BTW, there's a ticket about the lack of a WebOb Response in issue 200

Henrik Joreteg said...

Thanks Majek! Very helpful.

Do you know anything about using SSL on App Engine?

Anonymous said...

SSL on Google App Engine?
Good question!

Anonymous said...

The cookie part solves my problem. Thanks!

Plat said...

My GAE application has been up and running for about a week now. The app- ThhetaNoon- tracks the energy output of solar energy systems (P.V. and Thermo-Solar) in real time, using weather data and mathematical algorithms form the statistical and geographical domains.
I ported the app from your average LAMP configuration to GAE, mainly to the scalability offered by G. The tie-in is an issue, hope GAE doesn't just shout down one day...
I used other Google tools for the development- Google Web Toolkit (GWT), Google charts. Google maps.
The GAE part provides data and some logic services. The GWT front-end performs some logic itself.
You can view the app at:
http://thetanoon.appspot.com/

Yossi

Anonymous said...

Hello Majek,

Thank you for posting your GAE-templates.

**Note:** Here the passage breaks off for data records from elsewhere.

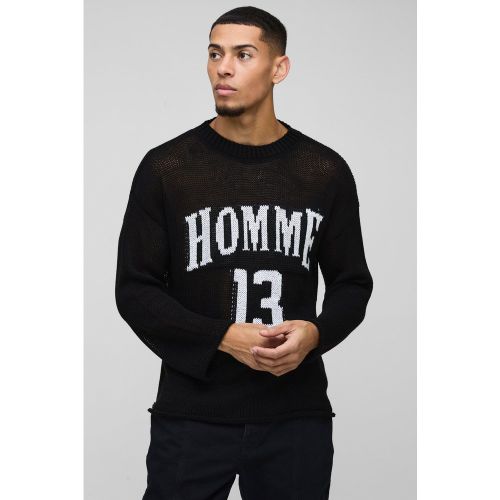 Pull oversize à coutures apparentes - S - Boohooman - Modalova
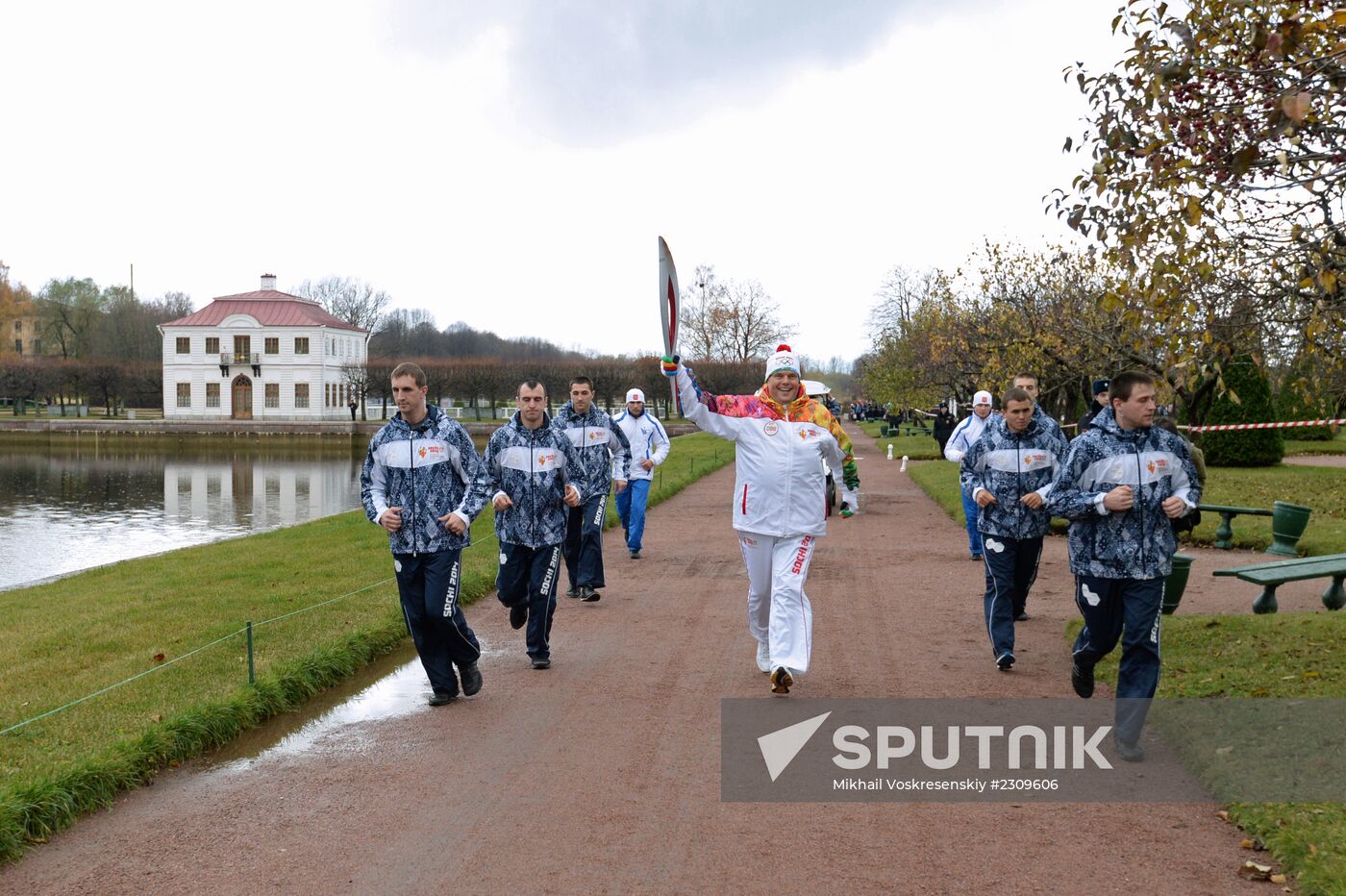 Olympic torch relay. St. Petersburg. Day Two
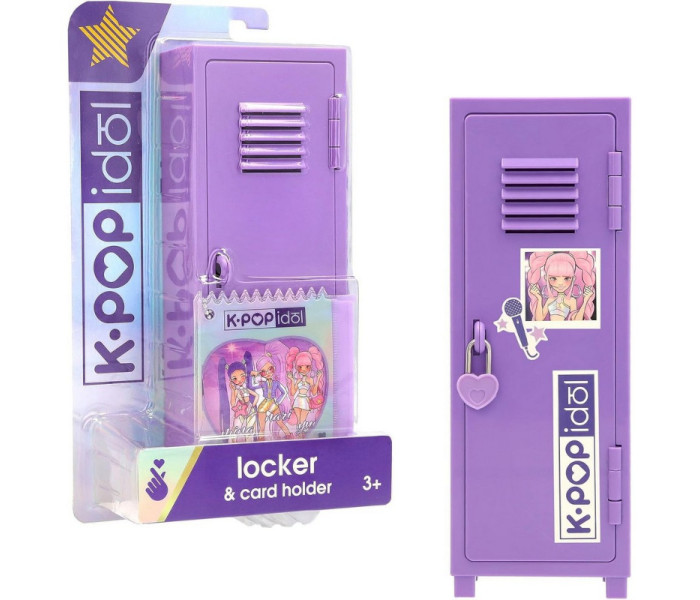 Igračka K-pop idol locker set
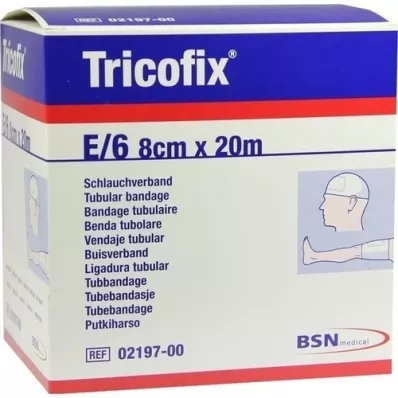 TRICOFIX Tubular bandage size E 8 cmx20 m, 1 piece TRICOFIX Tubular bandage size E 8 cmx20 m, 1 piece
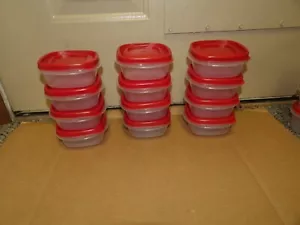 1.25 Cup 12 Pack - Rubbermaid Food Storage Containers Easy Find Lids Snack Bowls - Picture 1 of 1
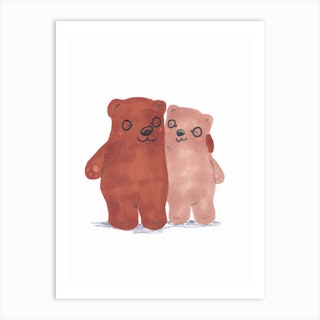 Bear Friends Art Print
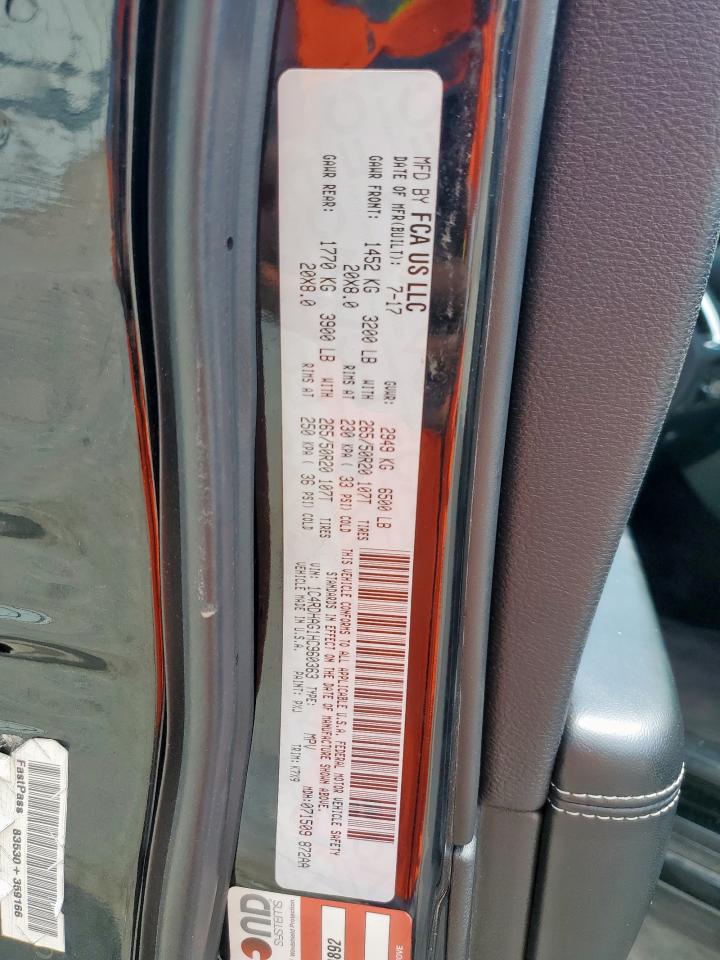 2017 Dodge Durango Sxt VIN: 1C4RDHAG1HC960363 Lot: 69741145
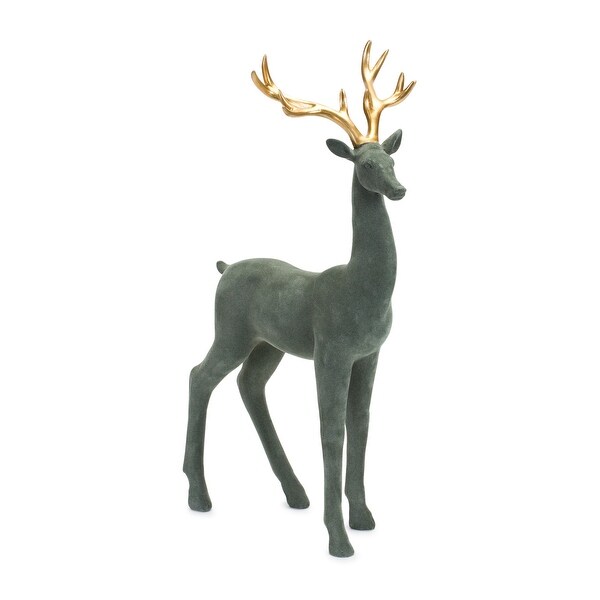 Flocked Deer (Set of 2)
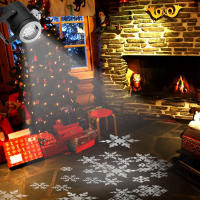 Proyector De Noche LED EU Proyector De Copos De Nieve Lámpara Exterior Rotativa 360° Para Decoración De Coche Hogar Fiestas De Navidad - details 14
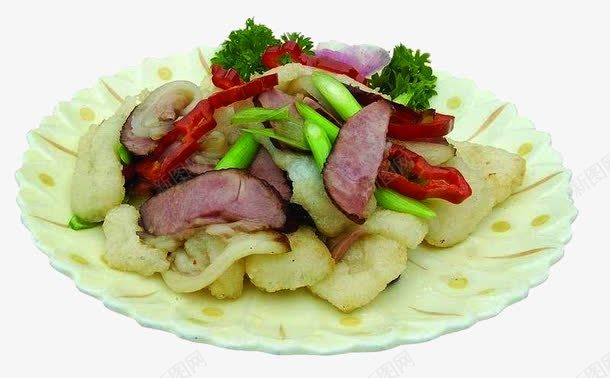 年糕炒腊肉png免抠素材_新图网 https://ixintu.com 年糕 年菜 腊肉 装饰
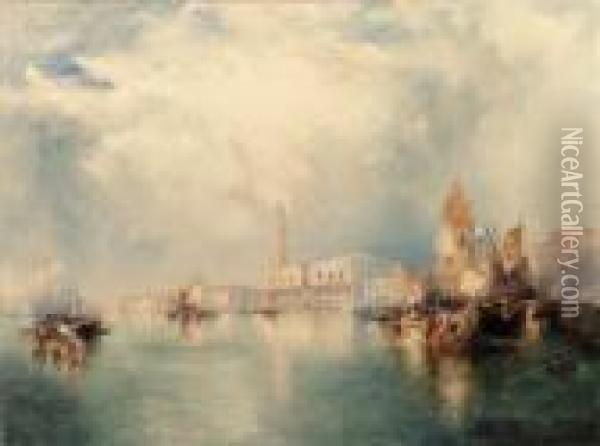 Venice--grand Canal Oil Painting - Thomas Moran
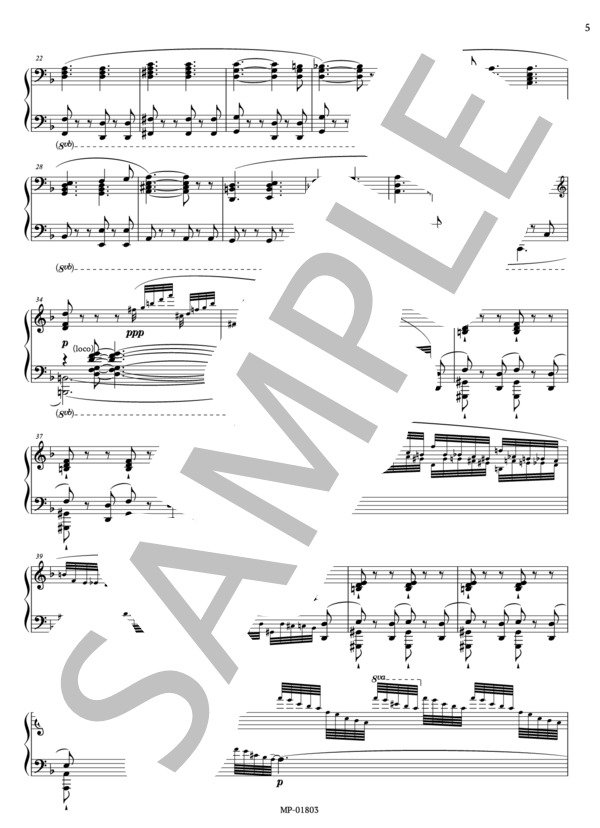 レスリー・ハワード：「ラディゴア」サリヴァンのオペラによるピアノのための演奏会用幻想曲 作品40 (アーサー・サリヴァン) / ピアノソロ 上級 - サンプル譜面 5/5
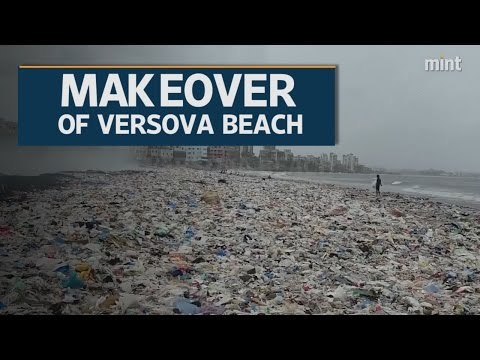 Makeover of Versova beach, Mumbai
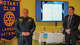 Assistant Chief Ricardo Gonzalez and Sgt. Heriberto Avalos of the Laredo Police Department speak during a Laredo Rotary Club meeting Monday, May 18, 2026, at Palenque Grill on San Bernardo Avenue in Laredo, Texas.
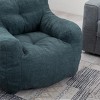 GDFStudio May Modern Teddy Fabric 37" W Bean Bag Chair - 4 of 4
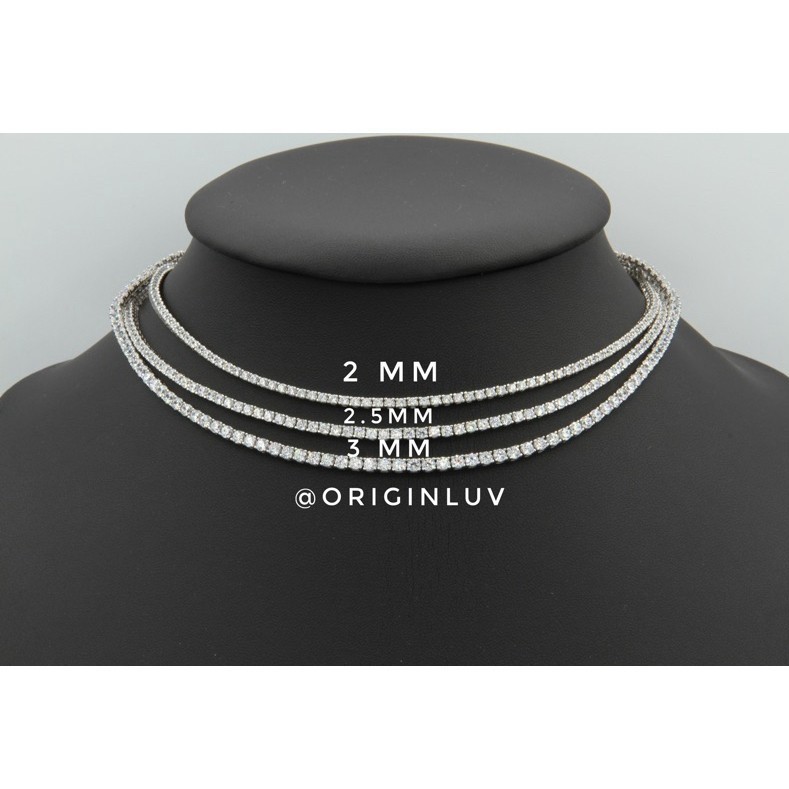 Originluv - สร้อยคอเพชรรอบออกงาน (เพชร 2.5mm, 3mm, 4mm)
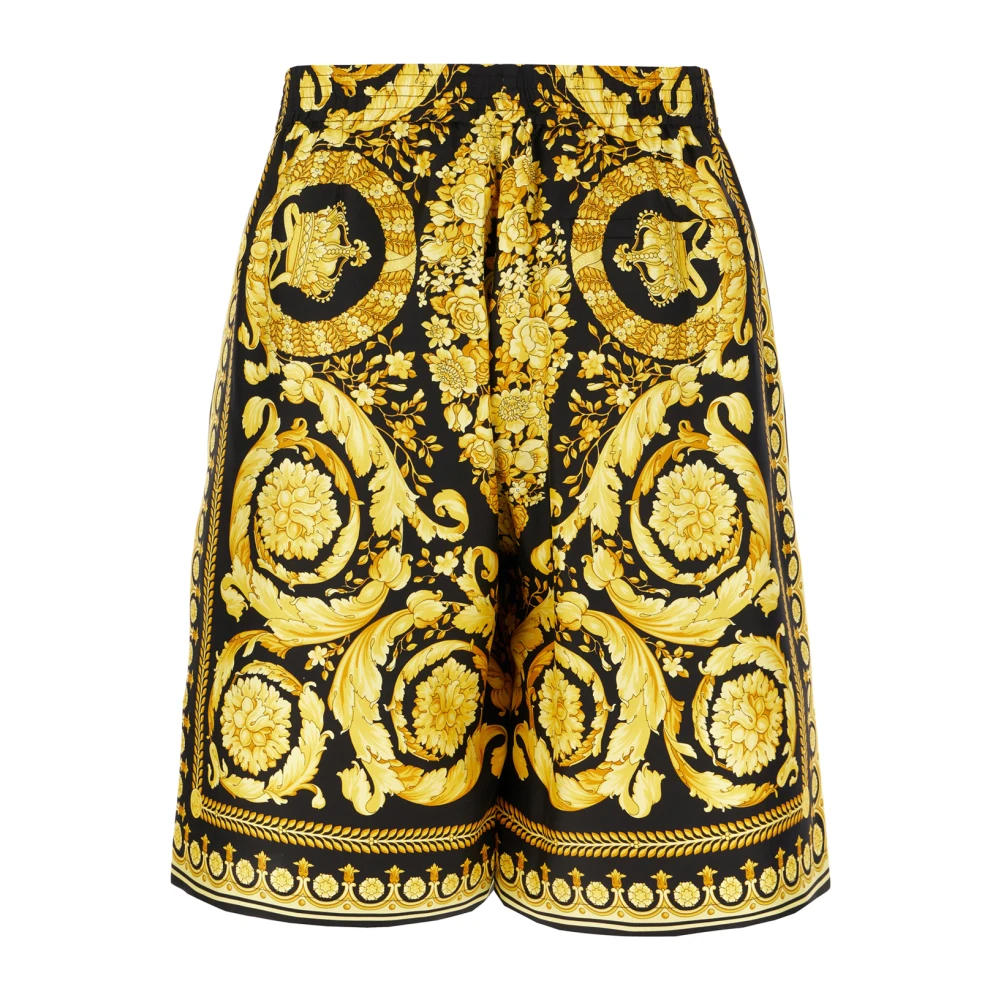 Versace Stijlvolle Bermuda Shorts voor Mannen Yellow Heren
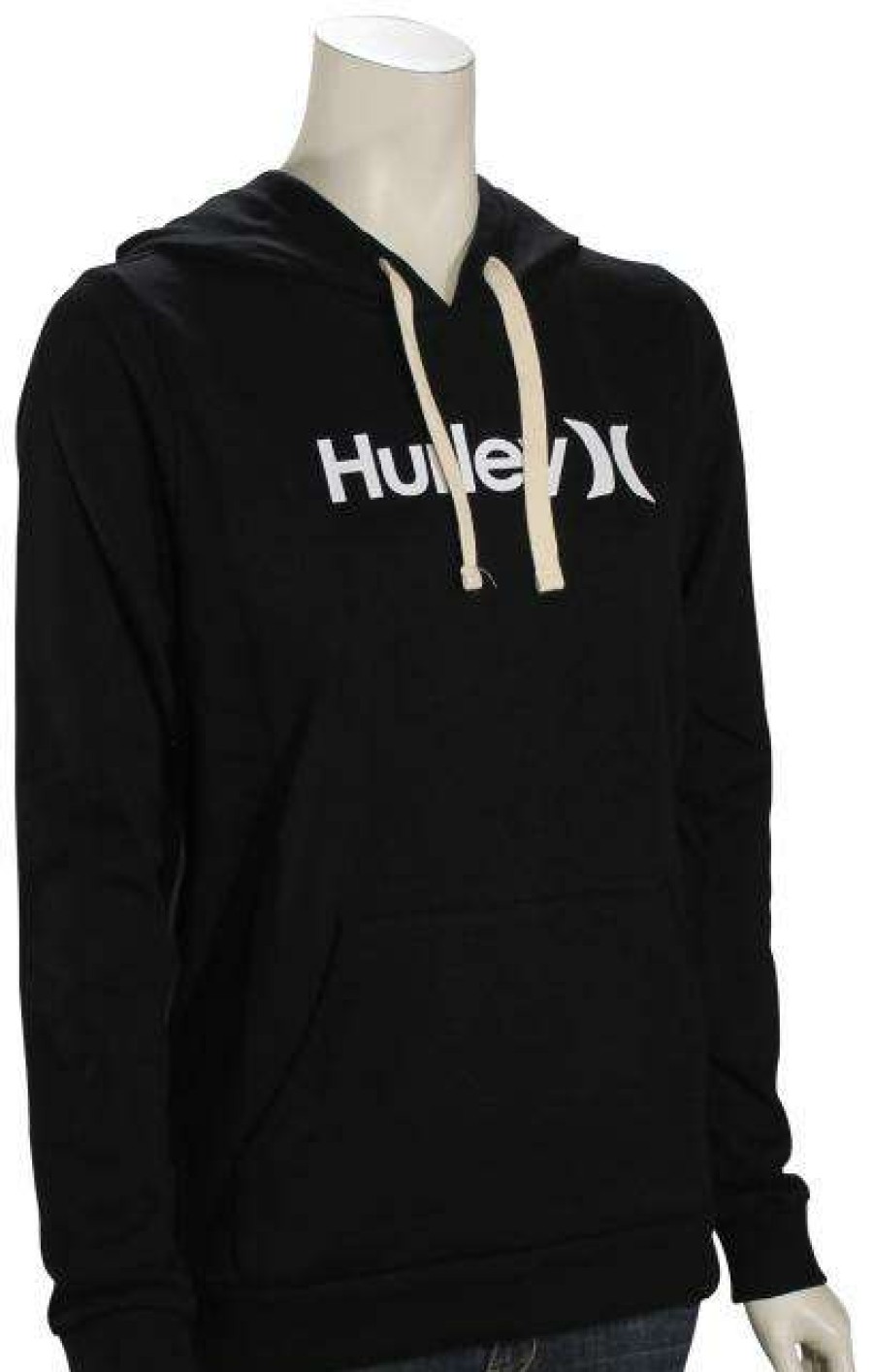 Apparel * | Best Quality Hurley One And Only Women'S Fleece Pullover Hoody Black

Especially for showing how one can write cookies in GAE. It isn't very well documented.

José Almeida said...

Hey Majek's!
I'm just starting a similar GAE tips&tricks blog and added a link to this post :)
Hope you don't mind!
Check out my first posts:
http://googleappenginetips.blogspot.com

polarbear said...

For Dynamic images uploading
I check file existance in post by:
if isinstance(self.request.POST["file"], cgi.FieldStorage):

Unknown said...

If you're looking for a quick introduction to the Google App Engine check out http://www.squidoo.com/Google-App-Engine

9Yim said...

Thanks so much for your help.

Clarity said...

very helpful post. I was just wondering how to store images in places other than blob store. I think this site - giftag.com is storing images somewhere else, because I can see the filename of the image and the path looks like it is mapped to a physical location. any idea how they do that, without blobstore?

Rakesh said...

Love this app! I really helps that it reminds me.
pacquiao vs margarito fight

Manki said...

Thank you for the useful collection of tips!

SG said...

Your cookie code fails if there is a space in the value - actually only the first word is stored. God damn Google they didn't make any API for cookies!